Ohio : Safety by CityUnited States - safety as a country Ohio - state review
Cleveland, Ohio, sits on the south shore of Lake Erie and is home to a wide array of attractions, most notably the Rock & Roll Hall of Fame.
The city is as rich in culture as it is in history, with distinct neighborhoods where you can feel at home or expand your horizons.
You’ll even find a Christmas gem in the Tremont neighborhood, where the house from A Christmas Story is now a museum.
If that’s not enough of an icon for you, how about visiting Glenville, where Superman was created?
(There’s a great story behind the creators selling the brand for $130, about $2700 in today’s value.)
The Cuyahoga (“Kai-uh-HOE-guh”) River weaves through the Cleveland region, giving fantastic views along the highway as the urban cityscape meets the dazzling blue waters of the river and lake.
A trip downtown will bring you into a modern urban core, but the historical architecture will leave you breathless.
Be sure to stop by The Cleveland Arcade.
This shopping Mecca gave birth to the tradition of the American Mall.
You also have access to every major league sports team in this city of 372,000 (the metro area is home to more than two million people).
Cleveland fans are devoted, albeit repeatedly disappointed.
Clevelanders are also used to ribbing about things like the river catching fire and being nicknamed “The Mistake on the Lake.”
Be nice while visiting, okay?
One of the best Italian meals of my life was enjoyed in Cleveland’s Little Italy.
Broadway-Slavic village brings a deep history of Czech and Polish immigrants.
The Clark-Fulton neighborhood is the epicenter of Hispanic and Latino culture.
Searching for soul food and African American culture in Cleveland?
The Lee-Harvard district is the place to be.
The city and surrounding suburbs have an extensive park system as part of an entity known as the Cleveland Metroparks.
If one of the 18 options isn’t good enough for you, then you are way too hard to please.
Download the app for Metroparks to start plotting your outdoor adventure.
Warnings & Dangers in Cleveland
OVERALL RISK : MEDIUM
While you don't have to worry about the Cuyahoga River catching fire anymore, you do have to worry about incredibly high crime rates. Cleveland is on the top 10 list of the Most Dangerous Cities. The violent crime rate is four times higher than the national average. There are certain neighborhoods much more dangerous than others, and we'll go through those in a little bit.
TRANSPORT & TAXIS RISK : MEDIUM
The Regional Transit Authority (RTA) has rail, bus, and trolley options to take you around the region. Taxis and rideshares are available everywhere, and rental cars are easy to get. A series of violent crimes on public transportation or at the stations led to the city creating transit ambassadors to monitor passengers and report issues. There are also cameras on every mode of transportation. It's best to avoid public transportation at night.
PICKPOCKETS RISK : MEDIUM
The actual number of pickpockets reported in 2020 was 36, but the overall theft rate is twice the national average, with a one in 41 risks. You must use caution in crowded spaces and try to put a zipper between your wallet and the outside. It's harder for a pickpocket to sneak open a zipper.

## RECORDED DATA
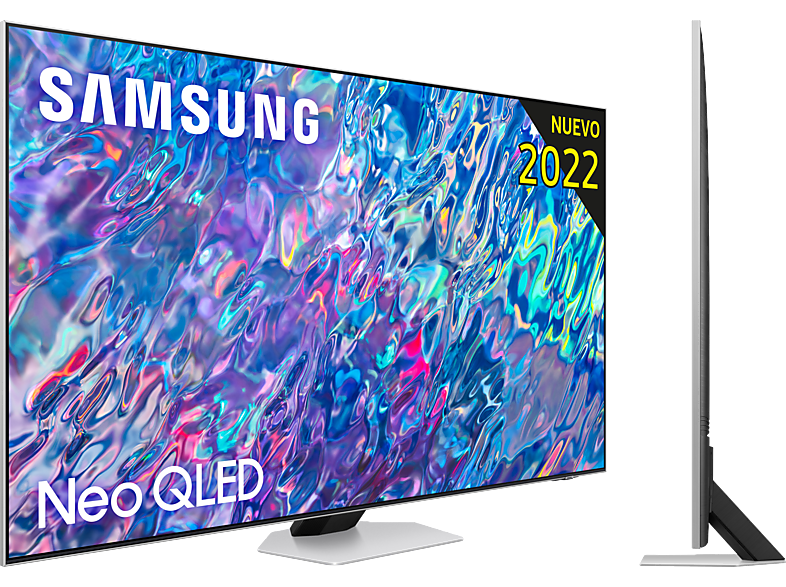 TV QLED 85" - Samsung QE85QN85BATXXC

## TASK 1
Reproduce the part of the Cleveland travel guide starting with "The Lee-Harvard district" and going on through "hard to please.".
## TASK 2
Carry on the Cleveland travel guide, writing onward from its last sentence.
The listing has no connection to the Cleveland travel guide.

## ANSWER SECTION 1
The Lee-Harvard district is the place to be.
The city and surrounding suburbs have an extensive park system as part of an entity known as the Cleveland Metroparks.
If one of the 18 options isn’t good enough for you, then you are way too hard to please.

## ANSWER SECTION 2
NATURAL DISASTERS RISK : MEDIUM
What many people call a natural disaster Cleveland just calls "Winter." The city gets an average of four and a half feet of snow, and when lake effect snow falls it can pile up quickly. Bitterly cold temperatures are a concern in the winter. Spring brings severe thunderstorm risks, and tornadoes can happen here but aren't as common as in the Midwest and South.
MUGGING RISK : HIGH
There's a high risk here, with the average number of robberies nearly five times higher than the national average, and almost half of those robberies happen in public. Just looking at the data, crooks are more likely to take something from you by force instead of manipulation.
TERRORISM RISK : HIGH
This is a large metro area, and there's a U.S. Department of Defense location downtown. This does make for a higher risk, but it also makes for more security at the port and throughout the city.
SCAMS RISK : MEDIUM
While Cleveland has the typical scams of any U.S. city, you might find them to be more likely here, since it's a large city with elevated crime rates. The Cuyahoga County Department of Consumer Affairs actually has a SCAMO bingo car where you can learn about the prevalent scams. If you have questions about scams or need to report a scam, call the county Scam Squad at 216-443-SCAM (7226).
WOMEN TRAVELERS RISK : MEDIUM
Women are slightly less likely to be crime victims overall, but the sexual assault rate is about two and a half times the national average. Women should travel in groups and avoid walking around at night alone. Use a cab or rideshare instead of public transportation if you are alone during the day.
TAP WATER RISK : LOW
The 2021 Water Quality Report shows full compliance with required standards, and there are a lot of great details about the steps taken to keep the water safe. Cleveland Water will let the city know when hydrant flushing could impact the color or consistency of the water, so follow them both on social media to get updates.
Safest Places to Visit in Cleveland
With so many things to do, it’s hard to organize your adventures.
The tourism bureau at ThisIsCleveland.com has put together several “Passport” programs to try out some of the top attractions.
The passports are free, and the tours are self-guided.
- Historic Hidden Gems Passport
- Trailheads & Parks Passport
- International Restaurant Passport
- Cleveland Brewery Passport
- Expressions of Black Culture Passport
The Rock & Roll Hall of Fame is a hallmark attraction of Cleveland.
Tours are available with advance purchase of tickets.
You can also buy passes at a discount to the Rock & Roll Hall of Fame and the Pro Football Hall of Fame or the Great Lakes Science Center.
The Greater Cleveland Aquarium is another show stopper, as sharks swim over your head and you come face-to-face with some of the deep seas’ biggest predators.
Glow in the dark jellyfish is a popular exhibit, and don’t miss the pool where you can pet a stingray.
The Westside Public Market is a foodie’s dream come true.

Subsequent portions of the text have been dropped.